If I had received Wall Street analyst Brian Wieser’s most recent note to investors a day earlier, I would have thought it was an April Fool’s prank, but the fact that it is datelined April 2nd, affirms that it starts off with Wieser’s perennial sense of humor: A mock exchange between Facebook CEO Mark Zuckerberg explaining his infamous “dumb as f***s” quip to a Senators at a Congressional hearing on consumer data privacy slated for later this month.
You can read Pivotal Research Group's Wieser’s hypothetical dialogue above, but the point is well made that it’s not just Facebook that faces exposure for the kind of granular identity and behavior data that powers the programmatic media-buying marketplace, but all of the Walled Gardens, especially Google.
No wonder Wieser used the occasion to reduce his price targets for the big Internet stocks he follows, especially for Facebook.

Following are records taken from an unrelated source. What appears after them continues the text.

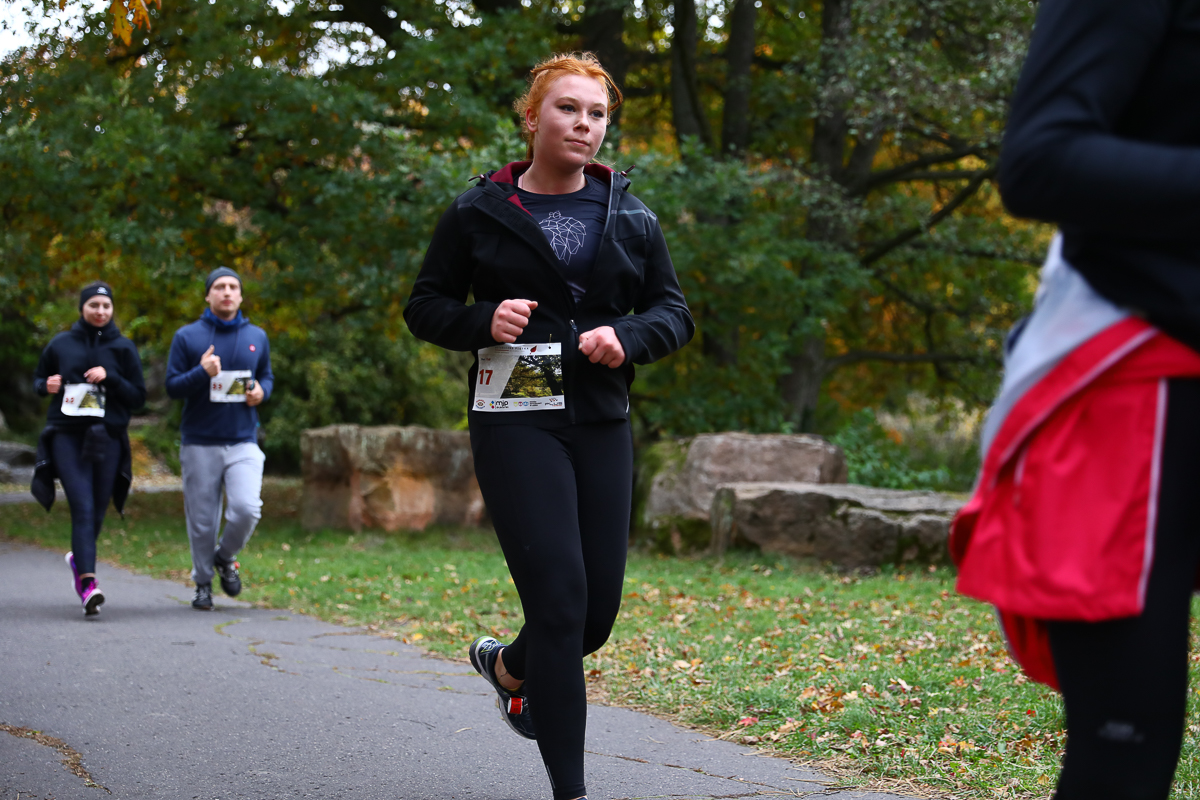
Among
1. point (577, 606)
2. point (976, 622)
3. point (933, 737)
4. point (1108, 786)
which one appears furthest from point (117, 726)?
point (976, 622)

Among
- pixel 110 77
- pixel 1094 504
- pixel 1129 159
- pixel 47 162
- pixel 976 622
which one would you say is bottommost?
pixel 976 622

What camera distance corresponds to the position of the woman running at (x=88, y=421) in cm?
709

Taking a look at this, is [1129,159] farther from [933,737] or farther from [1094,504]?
[933,737]

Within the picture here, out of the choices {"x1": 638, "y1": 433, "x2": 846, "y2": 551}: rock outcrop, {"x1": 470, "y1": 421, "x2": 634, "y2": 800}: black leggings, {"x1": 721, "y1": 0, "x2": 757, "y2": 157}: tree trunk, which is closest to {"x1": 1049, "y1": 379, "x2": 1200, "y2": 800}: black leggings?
{"x1": 470, "y1": 421, "x2": 634, "y2": 800}: black leggings

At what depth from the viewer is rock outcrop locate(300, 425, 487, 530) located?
12.0 m

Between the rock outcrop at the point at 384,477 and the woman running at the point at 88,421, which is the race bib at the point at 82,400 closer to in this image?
the woman running at the point at 88,421

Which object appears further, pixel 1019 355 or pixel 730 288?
pixel 730 288

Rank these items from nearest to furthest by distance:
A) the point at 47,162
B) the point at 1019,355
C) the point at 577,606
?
the point at 1019,355 → the point at 577,606 → the point at 47,162

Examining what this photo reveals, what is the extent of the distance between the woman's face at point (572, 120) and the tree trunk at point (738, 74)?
1315 cm

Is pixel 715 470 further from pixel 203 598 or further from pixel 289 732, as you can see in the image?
pixel 289 732

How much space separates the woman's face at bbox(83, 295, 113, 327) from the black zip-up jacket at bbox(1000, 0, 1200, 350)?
6.93 m

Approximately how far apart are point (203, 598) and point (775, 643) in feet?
12.4

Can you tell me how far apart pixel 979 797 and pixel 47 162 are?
37.1ft

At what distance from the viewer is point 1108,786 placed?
153 centimetres
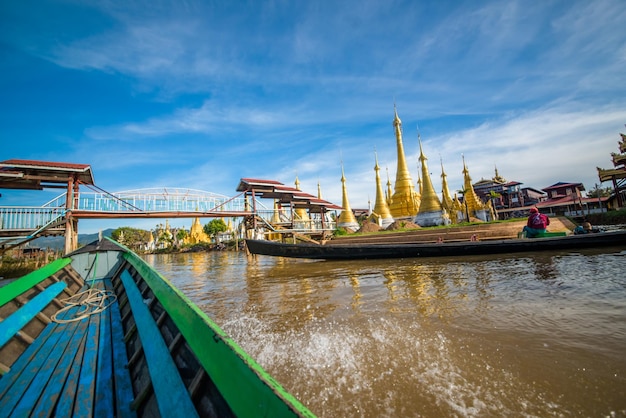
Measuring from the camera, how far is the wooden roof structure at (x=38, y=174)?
11.3 meters

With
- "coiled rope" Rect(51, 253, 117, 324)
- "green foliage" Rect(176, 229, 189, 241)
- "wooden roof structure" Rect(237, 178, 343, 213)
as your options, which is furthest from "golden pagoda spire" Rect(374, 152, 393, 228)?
"green foliage" Rect(176, 229, 189, 241)

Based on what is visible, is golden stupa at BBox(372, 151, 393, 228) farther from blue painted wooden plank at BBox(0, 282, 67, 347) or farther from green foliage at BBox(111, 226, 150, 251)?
green foliage at BBox(111, 226, 150, 251)

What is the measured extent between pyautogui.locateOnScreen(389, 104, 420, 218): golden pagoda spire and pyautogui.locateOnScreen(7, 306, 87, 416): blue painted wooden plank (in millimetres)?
28388

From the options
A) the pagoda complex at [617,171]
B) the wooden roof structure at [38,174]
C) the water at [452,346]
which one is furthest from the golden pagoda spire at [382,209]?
the wooden roof structure at [38,174]

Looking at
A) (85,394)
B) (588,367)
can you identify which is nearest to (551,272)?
(588,367)

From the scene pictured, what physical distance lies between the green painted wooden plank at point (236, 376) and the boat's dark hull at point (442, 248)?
384 inches

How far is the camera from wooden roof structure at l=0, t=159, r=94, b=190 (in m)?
11.3

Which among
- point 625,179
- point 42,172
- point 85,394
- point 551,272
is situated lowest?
point 551,272

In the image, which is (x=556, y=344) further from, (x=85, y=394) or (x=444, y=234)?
(x=444, y=234)

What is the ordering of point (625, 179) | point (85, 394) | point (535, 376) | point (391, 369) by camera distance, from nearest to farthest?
point (85, 394) < point (535, 376) < point (391, 369) < point (625, 179)

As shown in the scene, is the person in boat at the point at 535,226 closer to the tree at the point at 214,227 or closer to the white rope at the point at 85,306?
the white rope at the point at 85,306

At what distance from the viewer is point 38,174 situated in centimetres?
1229

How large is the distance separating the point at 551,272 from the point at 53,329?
7.96m

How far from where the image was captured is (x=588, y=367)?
1913 mm
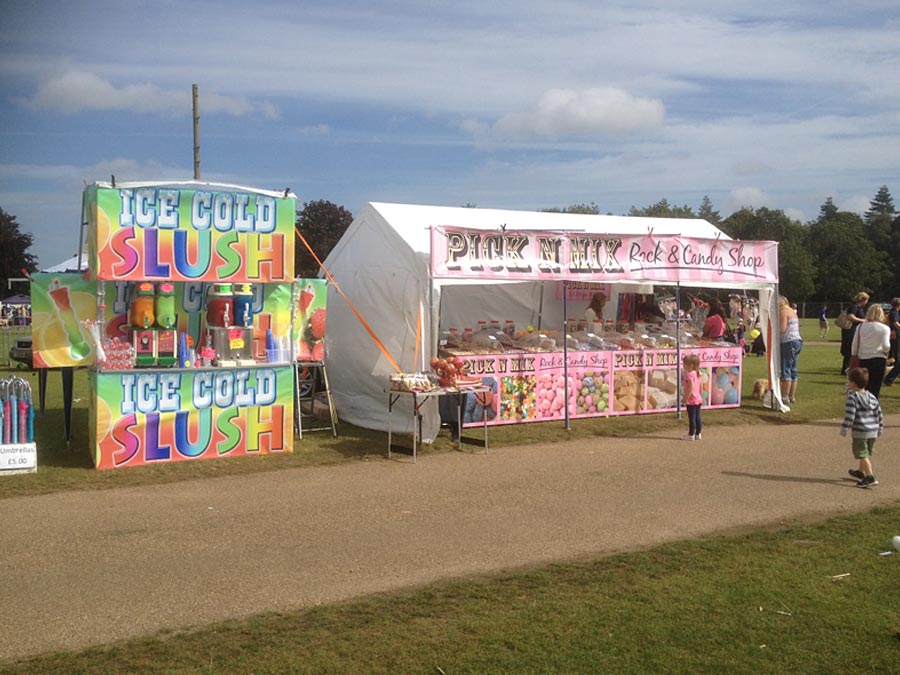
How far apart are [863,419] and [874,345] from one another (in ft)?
13.5

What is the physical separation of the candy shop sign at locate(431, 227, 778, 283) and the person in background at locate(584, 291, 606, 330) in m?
3.00

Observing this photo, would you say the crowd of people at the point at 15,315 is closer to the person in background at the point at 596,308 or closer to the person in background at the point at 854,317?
the person in background at the point at 596,308

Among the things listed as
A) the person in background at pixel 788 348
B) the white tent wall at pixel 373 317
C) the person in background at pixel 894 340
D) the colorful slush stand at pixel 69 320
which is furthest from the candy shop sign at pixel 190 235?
the person in background at pixel 894 340

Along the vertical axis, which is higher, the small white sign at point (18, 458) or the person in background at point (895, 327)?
the person in background at point (895, 327)

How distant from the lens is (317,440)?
11211 millimetres

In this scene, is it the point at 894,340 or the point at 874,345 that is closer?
A: the point at 874,345

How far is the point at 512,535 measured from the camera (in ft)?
22.7

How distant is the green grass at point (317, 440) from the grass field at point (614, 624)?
14.2 feet

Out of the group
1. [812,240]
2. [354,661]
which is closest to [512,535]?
[354,661]

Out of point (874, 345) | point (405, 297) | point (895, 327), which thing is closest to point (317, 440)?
point (405, 297)

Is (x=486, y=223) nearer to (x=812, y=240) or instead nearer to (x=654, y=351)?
(x=654, y=351)

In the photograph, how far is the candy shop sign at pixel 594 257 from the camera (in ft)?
35.8

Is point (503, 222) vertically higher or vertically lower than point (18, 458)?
higher

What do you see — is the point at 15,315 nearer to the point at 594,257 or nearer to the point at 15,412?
the point at 15,412
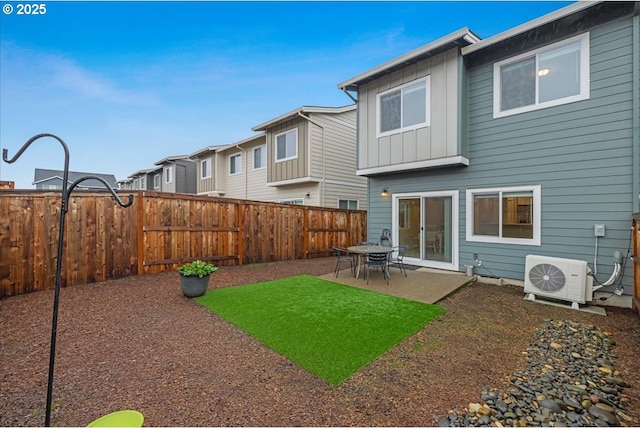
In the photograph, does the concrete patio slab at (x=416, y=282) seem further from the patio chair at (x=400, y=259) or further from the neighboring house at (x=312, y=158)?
the neighboring house at (x=312, y=158)

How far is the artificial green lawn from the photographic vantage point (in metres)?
2.95

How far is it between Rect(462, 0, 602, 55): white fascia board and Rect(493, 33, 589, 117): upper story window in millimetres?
486

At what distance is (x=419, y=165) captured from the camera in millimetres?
6887

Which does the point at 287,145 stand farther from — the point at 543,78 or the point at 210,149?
the point at 543,78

“Under normal circumstances, we would expect sellers of digital advertising to offer a full-throated defense on the advantages of using third party data services because of the ways in which targeted advertising theoretically benefits consumers, rather than implying that use of these services violate consumer privacy much more than digital media owners do themselves,” Wieser continues in his note, explaining the exposure the digital data-gathering and targeting platforms have in the current public debate, the media coverage surrounding it, and their impending public testimony about it.
“A Congressional hearing would be a difficult forum in which to make this case at the present time,”Wieser explained.

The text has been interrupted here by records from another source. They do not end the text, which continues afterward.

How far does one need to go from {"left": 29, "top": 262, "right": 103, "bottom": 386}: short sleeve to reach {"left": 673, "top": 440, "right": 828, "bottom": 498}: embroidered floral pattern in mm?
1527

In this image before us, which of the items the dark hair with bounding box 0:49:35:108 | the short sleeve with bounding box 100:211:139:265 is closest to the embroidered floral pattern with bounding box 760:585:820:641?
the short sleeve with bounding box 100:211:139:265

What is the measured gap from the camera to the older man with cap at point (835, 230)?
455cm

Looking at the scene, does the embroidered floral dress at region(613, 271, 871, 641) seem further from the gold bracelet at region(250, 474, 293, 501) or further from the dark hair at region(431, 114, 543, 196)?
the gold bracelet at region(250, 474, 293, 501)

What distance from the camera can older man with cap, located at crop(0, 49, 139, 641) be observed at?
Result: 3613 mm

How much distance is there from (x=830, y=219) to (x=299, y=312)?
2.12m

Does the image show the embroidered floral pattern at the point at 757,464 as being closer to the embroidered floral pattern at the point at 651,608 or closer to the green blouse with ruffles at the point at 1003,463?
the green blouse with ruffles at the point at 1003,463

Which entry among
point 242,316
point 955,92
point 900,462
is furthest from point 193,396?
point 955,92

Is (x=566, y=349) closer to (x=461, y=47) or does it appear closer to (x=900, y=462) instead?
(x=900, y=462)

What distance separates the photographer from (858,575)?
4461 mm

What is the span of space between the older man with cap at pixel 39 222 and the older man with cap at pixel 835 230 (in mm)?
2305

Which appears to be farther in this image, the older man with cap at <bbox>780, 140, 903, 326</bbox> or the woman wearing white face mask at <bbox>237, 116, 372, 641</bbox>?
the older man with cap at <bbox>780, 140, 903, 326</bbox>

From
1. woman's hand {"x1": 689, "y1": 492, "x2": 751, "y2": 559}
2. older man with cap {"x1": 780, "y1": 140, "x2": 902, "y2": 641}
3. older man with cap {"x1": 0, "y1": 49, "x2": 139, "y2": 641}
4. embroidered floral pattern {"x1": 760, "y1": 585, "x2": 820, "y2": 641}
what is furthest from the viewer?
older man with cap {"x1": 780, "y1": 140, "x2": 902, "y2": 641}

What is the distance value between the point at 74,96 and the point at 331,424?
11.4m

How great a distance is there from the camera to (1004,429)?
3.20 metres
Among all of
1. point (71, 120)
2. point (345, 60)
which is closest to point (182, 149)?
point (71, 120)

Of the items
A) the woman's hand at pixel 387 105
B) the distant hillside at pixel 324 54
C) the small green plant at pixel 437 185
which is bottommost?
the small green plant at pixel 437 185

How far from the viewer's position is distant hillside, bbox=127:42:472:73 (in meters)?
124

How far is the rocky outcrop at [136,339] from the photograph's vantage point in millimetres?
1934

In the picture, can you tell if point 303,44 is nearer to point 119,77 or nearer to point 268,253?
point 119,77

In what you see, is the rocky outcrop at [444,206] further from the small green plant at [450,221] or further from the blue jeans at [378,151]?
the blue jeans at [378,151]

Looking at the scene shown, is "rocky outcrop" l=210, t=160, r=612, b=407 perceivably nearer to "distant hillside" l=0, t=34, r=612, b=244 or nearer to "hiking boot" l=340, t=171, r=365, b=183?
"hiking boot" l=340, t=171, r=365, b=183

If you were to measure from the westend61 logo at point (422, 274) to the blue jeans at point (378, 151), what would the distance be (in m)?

The timing couldn’t be worse, especially as it coincides with the implementation in May of the European Union’s General Data Protection Regulation (GDPR) rules, which will cause marketers, agencies and media to rethink some of their data gathering and targeting policies too.
As Wieser notes in his note, there are tradeoffs for consumers when they exchange their data with platforms. The platforms enable us to do things -- search the relevance of Internet pages in Google’s case, or connect with other users in Facebook’s -- but for many the relative value exchanged maybe coming into question. Readers of this column already know I used Cambridge Analytica’s breach of Facebook user data as my personal rationale for finally deleting -- er, make that “deactivating” -- my Facebook account.

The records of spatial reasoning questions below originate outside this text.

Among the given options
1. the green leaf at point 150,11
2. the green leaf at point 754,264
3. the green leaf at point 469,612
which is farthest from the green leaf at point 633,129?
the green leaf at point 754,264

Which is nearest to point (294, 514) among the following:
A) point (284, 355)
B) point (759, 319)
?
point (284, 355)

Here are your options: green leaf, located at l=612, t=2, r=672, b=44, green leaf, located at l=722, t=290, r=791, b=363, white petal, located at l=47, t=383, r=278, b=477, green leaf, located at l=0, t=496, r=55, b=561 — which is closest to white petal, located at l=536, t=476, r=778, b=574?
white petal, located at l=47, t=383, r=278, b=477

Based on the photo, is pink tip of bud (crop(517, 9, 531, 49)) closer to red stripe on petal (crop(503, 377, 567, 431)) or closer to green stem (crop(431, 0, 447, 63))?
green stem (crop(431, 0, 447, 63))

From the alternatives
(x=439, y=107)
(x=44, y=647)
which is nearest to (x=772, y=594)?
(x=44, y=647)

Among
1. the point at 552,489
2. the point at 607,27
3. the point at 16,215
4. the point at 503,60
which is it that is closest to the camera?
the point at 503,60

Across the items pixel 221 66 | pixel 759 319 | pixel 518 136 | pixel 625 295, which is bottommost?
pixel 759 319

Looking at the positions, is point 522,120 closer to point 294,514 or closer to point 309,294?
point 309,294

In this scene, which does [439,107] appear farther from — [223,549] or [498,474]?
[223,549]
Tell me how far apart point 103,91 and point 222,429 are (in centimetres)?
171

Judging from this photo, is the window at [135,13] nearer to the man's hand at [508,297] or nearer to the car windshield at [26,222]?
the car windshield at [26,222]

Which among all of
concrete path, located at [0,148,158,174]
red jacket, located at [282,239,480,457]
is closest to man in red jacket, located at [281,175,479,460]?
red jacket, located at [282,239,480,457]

As New York magazine noted in its “Facebook and Us” cover story in October 2017, it “has become both a company that gives you birthday reminders and one that recently helped ensure the integrity of the German election. When not even CEO Mark Zuckerberg seems prepared for the role it has played in global politics over the past year, how can we be assured Facebook is really safeguarding democracy for us, and it’s not us who need to be safeguarding democracy against Facebook?”
So far, I’m not missing out on the loss of that exchange. I did miss numerous birthday wishes from friends this weekend, but I can also sleep better at night knowing my data won’t be used to influence how they think, feel and behave, with or without my knowledge.